Pastoring in this age is a great blessing, because of the volume and variety of resources at our disposal. I have hundreds of books and commentaries on my computer thanks to Wordsearch software. Then I have a library full of books and a number of key websites I visit. That’s not to mention the study Bibles I own. You can be a marginally intelligent guy like me and still craft a good sermon.

One of the resources that I find most helpful are downloadable sermons. Several ministries offer these, including Preaching Today from Christianity Today, Sermon Central, and Rick Warren’s Pastors.com.

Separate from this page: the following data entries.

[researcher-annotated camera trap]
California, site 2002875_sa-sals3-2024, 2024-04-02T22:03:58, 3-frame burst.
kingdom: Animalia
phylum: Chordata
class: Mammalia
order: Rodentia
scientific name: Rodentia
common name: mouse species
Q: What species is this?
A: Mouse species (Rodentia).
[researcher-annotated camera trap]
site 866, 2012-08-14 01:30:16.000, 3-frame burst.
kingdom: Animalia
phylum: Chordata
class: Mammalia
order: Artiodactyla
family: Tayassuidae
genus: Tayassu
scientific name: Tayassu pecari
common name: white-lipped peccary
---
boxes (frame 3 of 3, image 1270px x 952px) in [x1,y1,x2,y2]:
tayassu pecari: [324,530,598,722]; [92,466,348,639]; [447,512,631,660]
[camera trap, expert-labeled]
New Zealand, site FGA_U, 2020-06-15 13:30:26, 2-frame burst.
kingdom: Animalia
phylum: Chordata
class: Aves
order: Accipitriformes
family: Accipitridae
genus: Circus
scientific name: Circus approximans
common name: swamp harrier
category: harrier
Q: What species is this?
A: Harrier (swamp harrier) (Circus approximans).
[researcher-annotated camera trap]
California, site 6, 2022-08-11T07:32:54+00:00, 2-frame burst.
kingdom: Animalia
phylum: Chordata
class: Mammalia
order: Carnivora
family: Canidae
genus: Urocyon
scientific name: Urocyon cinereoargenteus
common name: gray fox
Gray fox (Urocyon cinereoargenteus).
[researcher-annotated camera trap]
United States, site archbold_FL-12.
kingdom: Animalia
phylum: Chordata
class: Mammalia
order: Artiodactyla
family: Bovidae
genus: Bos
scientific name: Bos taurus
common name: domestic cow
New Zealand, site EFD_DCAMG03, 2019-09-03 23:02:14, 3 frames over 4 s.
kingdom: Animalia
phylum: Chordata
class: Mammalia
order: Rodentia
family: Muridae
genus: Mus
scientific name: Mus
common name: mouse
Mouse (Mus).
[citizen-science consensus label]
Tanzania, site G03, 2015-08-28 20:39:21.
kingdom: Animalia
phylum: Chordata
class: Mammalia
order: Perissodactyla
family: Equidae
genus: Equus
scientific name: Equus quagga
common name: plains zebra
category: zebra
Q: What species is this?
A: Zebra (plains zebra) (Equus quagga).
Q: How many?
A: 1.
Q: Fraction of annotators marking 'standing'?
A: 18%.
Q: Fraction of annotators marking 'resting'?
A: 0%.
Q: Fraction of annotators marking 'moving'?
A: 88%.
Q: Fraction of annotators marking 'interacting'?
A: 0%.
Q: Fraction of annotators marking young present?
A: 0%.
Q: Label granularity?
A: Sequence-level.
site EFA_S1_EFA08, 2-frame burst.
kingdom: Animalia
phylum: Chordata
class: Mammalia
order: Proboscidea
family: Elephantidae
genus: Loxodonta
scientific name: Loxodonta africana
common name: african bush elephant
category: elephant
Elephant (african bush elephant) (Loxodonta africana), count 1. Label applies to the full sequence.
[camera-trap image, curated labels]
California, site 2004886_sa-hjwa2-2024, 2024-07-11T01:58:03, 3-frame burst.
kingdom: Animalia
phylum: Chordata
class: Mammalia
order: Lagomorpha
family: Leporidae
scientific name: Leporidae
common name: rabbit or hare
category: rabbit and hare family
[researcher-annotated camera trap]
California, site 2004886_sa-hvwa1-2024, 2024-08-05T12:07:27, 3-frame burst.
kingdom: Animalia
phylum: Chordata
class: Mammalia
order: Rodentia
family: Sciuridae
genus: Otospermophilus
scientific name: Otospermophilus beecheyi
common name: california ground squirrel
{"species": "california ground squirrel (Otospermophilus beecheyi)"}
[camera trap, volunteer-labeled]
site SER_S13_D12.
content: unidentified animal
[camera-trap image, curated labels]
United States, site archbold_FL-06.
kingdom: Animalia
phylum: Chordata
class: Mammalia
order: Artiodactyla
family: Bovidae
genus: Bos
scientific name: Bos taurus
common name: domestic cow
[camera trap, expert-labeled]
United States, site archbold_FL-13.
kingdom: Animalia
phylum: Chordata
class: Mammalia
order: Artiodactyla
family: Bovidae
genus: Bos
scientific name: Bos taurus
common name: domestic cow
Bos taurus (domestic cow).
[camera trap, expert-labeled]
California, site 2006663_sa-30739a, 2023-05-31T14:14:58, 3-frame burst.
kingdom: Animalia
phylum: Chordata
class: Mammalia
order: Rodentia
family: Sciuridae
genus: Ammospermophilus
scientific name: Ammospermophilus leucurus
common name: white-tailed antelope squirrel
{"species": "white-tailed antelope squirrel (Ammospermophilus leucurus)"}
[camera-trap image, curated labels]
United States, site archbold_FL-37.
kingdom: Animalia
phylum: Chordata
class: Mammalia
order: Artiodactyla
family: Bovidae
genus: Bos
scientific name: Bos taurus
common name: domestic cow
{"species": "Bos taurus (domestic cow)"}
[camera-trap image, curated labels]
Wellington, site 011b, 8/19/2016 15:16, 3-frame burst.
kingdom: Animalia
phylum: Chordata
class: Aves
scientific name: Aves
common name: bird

Personally I enjoy Preaching Today and then I use Ray Pritchard’s Keep Believing website to read his sermons and I frequent the archive of Ray Stedman, the late, great expository preacher. I also podcast several prominent pastors, first to feed my own soul and second to learn about the great texts of Scripture from great expositors.

Here’s the thing, though. I read and listen to these sermons as commentaries, to get ideas of how to structure and shape a sermon on a particular text and to get another man’s “take” on a particularly difficult passage. But I think it’s a miscarriage of my duty if I simply preached someone else’s sermon. I think most pastors would agree to this.

Which brings me to the idea of pre-packaged sermon kits. I’m seeing more and more of this from some more prominent pastors. Two examples that come to mind are Andy Stanley from Northpoint Church in Atlanta and Mark Driscoll of Mars Hill in Seattle. Both are terrific pastors whom God has blessed with great ministry.

What these guys (and other prominent pastors) are offering are complete reproducible and preachable  sermon series. They come complete with slick graphics, which include printable art work for posters, handouts, banners, etc. They are quite nice. But my question is this. Should a pastor of a local church, who has been called and ordained by God and chosen by the congregation to lead, should he preach the work of someone else on Sunday?

This is tricky question. On the one hand, all preachers’ work is the product of others. The old joke says that if you preach someone else’s sermon, it’s plagiarism. If you quote more than one preacher, it’s study. Our preaching is built upon the wise men who have gone before.

But that sermon should still be the product of our own study, right? I’m having a hard time imagining me doing a series at Gages Lake and saying, “Okay, we’re going to preach Andy Stanley’s “Guardrails” series this month.” The people might wonder, “Why are we paying him?” And isn’t it my job to study the Word and preach what God has specifically laid out for those particular people in that audience?